By David F. Rooney
In a move strongly criticized by one dissident Councillor, City Council has decided it should prevent citizens from exercising their credit cards when they want to pay their property taxes or utility bills.
“We say we want to be Hockeyville but we’re acting more like Smallville,” said Councillor Phil Welock as he and Steve Bender opposed a move by Councillors Chris Johnston, Tony Scarcella, Antoinette Halberstadt and Mayor David Raven to stop people from using credit cards to pay those kinds of bills.
Credit cards will still be accepted at the Community Centre and the Aquatic Centre so the loss of convenience will not be absolute.
“People just need to budget better,” Johnston said during Council’s regular sitting as a Committee of the Whole on Tuesday. The CoW meetings permit Councillors to discuss major issues and take the first steps towards formal adoption of various motions and recommendations during an official Council meeting. This means that while Council really does want to do away with credit card payments it can still change its mind if the issue brings the political waters to a boil.
This was not a particularly easy call to make.
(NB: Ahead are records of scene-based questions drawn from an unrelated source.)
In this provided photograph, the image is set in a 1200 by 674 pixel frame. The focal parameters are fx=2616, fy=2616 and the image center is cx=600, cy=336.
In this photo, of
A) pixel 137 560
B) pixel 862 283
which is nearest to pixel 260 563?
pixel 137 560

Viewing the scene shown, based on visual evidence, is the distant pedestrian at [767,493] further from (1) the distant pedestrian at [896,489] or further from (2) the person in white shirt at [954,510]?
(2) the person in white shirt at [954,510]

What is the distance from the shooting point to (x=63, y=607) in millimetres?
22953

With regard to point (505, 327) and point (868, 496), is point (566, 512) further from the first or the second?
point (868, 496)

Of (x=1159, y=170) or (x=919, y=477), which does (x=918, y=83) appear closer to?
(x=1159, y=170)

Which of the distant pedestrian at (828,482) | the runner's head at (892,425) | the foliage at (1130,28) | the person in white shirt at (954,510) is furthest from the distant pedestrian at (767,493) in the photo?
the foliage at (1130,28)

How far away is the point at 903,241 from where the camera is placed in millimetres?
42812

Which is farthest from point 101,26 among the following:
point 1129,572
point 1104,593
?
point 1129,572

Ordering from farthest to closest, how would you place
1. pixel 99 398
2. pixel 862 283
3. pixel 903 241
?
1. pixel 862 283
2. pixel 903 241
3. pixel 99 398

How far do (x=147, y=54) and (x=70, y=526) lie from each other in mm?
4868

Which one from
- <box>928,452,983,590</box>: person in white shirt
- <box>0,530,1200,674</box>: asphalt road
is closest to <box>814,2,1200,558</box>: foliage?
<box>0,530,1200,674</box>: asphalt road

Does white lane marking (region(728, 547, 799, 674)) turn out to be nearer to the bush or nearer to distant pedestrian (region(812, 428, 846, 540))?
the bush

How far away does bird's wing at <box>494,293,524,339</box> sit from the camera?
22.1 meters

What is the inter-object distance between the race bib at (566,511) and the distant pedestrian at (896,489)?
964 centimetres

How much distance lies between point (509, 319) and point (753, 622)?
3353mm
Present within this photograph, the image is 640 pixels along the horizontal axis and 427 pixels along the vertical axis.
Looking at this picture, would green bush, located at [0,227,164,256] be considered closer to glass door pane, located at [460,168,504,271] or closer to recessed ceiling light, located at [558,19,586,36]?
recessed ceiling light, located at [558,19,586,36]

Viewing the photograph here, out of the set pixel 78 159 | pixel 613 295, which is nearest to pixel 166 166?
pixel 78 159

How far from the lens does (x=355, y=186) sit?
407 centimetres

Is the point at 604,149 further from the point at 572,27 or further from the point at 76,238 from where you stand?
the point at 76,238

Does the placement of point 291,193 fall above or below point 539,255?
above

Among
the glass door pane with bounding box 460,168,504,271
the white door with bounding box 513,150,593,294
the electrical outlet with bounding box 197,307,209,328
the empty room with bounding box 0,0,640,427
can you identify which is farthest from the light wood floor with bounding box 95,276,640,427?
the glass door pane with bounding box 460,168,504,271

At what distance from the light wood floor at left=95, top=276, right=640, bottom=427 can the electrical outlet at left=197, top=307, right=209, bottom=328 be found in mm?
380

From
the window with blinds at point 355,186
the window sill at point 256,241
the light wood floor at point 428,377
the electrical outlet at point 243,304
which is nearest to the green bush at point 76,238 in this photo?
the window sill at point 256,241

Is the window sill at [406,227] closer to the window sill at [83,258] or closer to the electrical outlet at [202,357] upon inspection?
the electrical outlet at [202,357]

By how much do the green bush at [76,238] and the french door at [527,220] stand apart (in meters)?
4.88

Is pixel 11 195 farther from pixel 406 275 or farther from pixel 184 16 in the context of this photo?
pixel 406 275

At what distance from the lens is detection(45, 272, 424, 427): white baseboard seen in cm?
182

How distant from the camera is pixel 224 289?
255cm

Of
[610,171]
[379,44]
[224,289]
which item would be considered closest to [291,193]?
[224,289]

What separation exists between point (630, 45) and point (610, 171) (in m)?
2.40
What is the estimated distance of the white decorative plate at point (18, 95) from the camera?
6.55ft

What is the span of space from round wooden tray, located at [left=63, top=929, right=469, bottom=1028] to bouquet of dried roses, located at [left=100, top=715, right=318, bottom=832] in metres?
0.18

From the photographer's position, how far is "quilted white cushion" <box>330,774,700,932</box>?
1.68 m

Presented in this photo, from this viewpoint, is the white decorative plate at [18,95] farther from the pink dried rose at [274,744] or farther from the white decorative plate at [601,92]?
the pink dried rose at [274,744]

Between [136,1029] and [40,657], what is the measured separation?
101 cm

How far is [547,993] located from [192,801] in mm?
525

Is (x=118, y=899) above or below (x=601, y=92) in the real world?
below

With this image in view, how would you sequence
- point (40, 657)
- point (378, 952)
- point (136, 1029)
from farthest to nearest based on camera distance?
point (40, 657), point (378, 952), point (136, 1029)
Even those Councillors opposed to credit card payments noted that they truly are a convenience for many people.
The real question, however, is how much money should the City shell out to ensure that kind of convenience?
Finance Director Graham Inglis told the CoW that the City currently pays about $33,000 a year in credit-card transaction fees and he projected that those payments could balloon to $125,000 per year in 2014.
If the public accepts this decision and doesn’t exert enough pressure on Council to force it to change it’s collective mind the ban on credit card payments for property taxes and utility bills will be passed at next Tuesday’s formal Council meeting. If that happens it will be effective this tax year.
So, will that be cash or cheque this year?